Oral History

Alice (Eberstarkova) Masters describes leaving Czechoslovakia on a Kindertransport (Children's Transport)

Alice grew up in a small village in Czechoslovakia. She was the middle of three daughters in a well-to-do, close-knit family. Her parents were religious and active in the Jewish community. After the German annexation of parts of Czechoslovakia in March 1939, antisemitism became more pronounced. Alice's uncle, a businessman who had moved to Great Britain, helped her parents arrange to send Alice and her two sisters on a Kindertransport (Children's Transport) to Britain. The sisters lived in a children's home in the south of England, near the coast. They had to be evacuated from the area in 1941. Alice then attended school, graduated, and worked in a book shop in London for about a year. In 1943 or 1944, she began to work as a bilingual secretary for the Czech government-in-exile. Alice immigrated to the United States in 1948.

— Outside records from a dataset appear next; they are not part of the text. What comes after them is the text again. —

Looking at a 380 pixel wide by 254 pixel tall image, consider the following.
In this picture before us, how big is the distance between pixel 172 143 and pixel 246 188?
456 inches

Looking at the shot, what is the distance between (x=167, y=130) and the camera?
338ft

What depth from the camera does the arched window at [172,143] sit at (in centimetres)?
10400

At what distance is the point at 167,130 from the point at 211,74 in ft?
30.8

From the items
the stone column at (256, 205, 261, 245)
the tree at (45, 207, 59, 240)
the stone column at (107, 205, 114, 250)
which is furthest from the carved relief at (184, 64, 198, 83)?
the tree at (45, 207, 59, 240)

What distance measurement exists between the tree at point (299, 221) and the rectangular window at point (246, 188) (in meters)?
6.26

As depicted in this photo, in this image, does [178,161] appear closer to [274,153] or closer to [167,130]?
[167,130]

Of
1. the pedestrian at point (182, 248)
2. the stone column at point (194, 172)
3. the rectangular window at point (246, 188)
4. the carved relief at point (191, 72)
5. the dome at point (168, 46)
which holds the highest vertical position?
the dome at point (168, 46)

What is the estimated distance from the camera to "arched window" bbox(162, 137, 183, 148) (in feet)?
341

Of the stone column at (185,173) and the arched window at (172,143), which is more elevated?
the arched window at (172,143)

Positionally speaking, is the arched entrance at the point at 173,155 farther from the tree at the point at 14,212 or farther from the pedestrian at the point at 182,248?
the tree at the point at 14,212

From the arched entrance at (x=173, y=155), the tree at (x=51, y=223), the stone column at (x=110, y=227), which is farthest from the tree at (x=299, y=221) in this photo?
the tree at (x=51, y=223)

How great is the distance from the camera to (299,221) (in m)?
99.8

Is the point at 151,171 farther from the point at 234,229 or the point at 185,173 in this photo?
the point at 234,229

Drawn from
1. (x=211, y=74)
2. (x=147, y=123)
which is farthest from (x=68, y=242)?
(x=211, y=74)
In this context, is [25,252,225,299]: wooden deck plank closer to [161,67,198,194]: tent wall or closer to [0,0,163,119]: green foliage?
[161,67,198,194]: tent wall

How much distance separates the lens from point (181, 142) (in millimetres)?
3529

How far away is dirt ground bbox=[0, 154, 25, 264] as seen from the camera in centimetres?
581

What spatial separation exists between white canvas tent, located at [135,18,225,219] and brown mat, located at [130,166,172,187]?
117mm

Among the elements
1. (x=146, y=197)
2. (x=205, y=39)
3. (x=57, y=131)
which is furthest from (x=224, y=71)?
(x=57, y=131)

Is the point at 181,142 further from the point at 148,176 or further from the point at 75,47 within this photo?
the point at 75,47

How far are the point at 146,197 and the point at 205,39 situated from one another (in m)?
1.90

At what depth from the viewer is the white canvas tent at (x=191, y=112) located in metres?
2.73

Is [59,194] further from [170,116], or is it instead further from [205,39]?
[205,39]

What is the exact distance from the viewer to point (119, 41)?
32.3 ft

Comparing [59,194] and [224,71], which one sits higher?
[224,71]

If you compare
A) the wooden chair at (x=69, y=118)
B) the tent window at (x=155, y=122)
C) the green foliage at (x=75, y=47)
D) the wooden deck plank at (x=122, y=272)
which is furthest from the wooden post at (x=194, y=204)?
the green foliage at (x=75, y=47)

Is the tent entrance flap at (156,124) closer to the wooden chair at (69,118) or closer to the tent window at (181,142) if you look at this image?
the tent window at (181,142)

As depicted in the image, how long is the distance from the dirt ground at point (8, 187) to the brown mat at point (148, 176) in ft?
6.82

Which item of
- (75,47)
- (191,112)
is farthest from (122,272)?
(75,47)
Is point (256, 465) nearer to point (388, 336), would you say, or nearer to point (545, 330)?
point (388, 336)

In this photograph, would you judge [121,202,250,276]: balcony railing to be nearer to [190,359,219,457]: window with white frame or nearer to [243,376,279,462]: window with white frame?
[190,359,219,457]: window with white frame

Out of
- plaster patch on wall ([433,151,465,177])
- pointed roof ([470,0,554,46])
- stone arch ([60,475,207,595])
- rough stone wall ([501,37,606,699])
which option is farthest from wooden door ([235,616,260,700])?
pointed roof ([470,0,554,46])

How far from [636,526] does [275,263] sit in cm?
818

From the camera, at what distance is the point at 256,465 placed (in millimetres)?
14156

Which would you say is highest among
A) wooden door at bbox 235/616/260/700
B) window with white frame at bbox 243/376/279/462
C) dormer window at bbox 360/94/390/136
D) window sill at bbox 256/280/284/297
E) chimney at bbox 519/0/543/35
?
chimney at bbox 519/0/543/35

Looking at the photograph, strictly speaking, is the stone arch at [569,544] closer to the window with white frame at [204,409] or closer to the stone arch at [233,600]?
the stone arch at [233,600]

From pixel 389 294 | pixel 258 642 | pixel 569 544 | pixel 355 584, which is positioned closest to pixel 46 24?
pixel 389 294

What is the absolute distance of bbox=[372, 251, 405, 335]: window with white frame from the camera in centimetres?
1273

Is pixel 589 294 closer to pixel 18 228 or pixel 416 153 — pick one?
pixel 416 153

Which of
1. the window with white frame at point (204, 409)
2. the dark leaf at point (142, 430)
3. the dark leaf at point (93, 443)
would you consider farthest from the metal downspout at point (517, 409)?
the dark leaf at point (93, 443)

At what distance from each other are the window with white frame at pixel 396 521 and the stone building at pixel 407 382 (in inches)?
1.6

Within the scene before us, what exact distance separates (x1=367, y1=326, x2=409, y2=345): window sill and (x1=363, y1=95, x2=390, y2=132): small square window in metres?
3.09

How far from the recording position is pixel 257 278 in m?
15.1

Critical Thinking Questions

How do oral histories differ from other primary sources such as artifacts, documents, and photographs? What can we learn from different types of primary sources?

What other source materials might be helpful to provide more historical context for this eyewitness testimony? What aspects of the history might these other source materials help reveal?

What questions does this eyewitness testimony raise for you?

What can this excerpt tell us about the challenges facing European Jews as they sought refuge in other countries?